╭─ PASSAGE PROVIDED

Martin Evans QC (1989) (QC 2017)
Martin’s practice involves all aspects of the law relating to asset recovery, money laundering and confiscation. He is experienced in handling the most complex restraint, receivership and contempt proceedings in the High Court and the Crown Court.
He is highly regarded in a broad range of serious crime, with an emphasis on fraud, money laundering, corporate criminal liability and corruption. Acknowledged as one of the leading practitioners in the field of Criminal Fraud (‘Who’s Who Legal: UK Bar 2018’). Martin defends, prosecutes and represents third parties (including companies) in serious fraud investigations and is currently instructed in three international corruption cases.
Ranked for POCA Work and Asset Forfeiture in Chambers and Partners and Legal 500: “Clever, engaged, personable and very knowledgeable, he's a pleasure to work with.” "A calm, clear and measured advocate". "Clever and analytical but also charming and funny."

╰─
╭─ PROVIDED MATERIAL

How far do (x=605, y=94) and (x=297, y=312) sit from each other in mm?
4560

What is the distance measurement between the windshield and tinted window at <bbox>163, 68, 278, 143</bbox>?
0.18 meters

╰─

WHAT TO DO.
1. In the barrister profile, please reproduce the stretch from "Martin Evans QC" through "the Crown Court.", substituting "Court of Appeal" for "High Court".
2. Pick up the barrister profile after its final sentence and carry it on.

ANSWERS PROVIDED.
1.
Martin Evans QC (1989) (QC 2017)
Martin’s practice involves all aspects of the law relating to asset recovery, money laundering and confiscation. He is experienced in handling the most complex restraint, receivership and contempt proceedings in the Court of Appeal and the Crown Court.

2.
Martin has a strong appellate practice; in the last few years he has been instructed in numerous cases before the Court of Appeal in which he did not appear in the lower court.
Martin is a contributing editor of ‘Archbold’ with responsibility for the chapter on money laundering offences and from 2018, confiscation. He is co-author of ‘Corporate Criminal Liability’ (described as “scholarly and comprehensive” by Lord Hoffmann and as "a thoughtful work" by Lord Hughes).
Martin has delivered training on money laundering for the Bar Council; devised materials for a training program for the judiciary on restraint and receivership under the Proceeds of Crime Act 2002 and contributed to a SOCA program for expert witnesses in Money Laundering cases. He has provided training to the Metropolitan Police on investigative powers. He has given evidence on behalf of the Criminal Bar Association and Bar Council before the Home Affairs Committee on Proceeds of Crime legislation. He regularly lectures on asset recovery and related topics both in the UK and abroad.
Appointed Queen’s Counsel 2017.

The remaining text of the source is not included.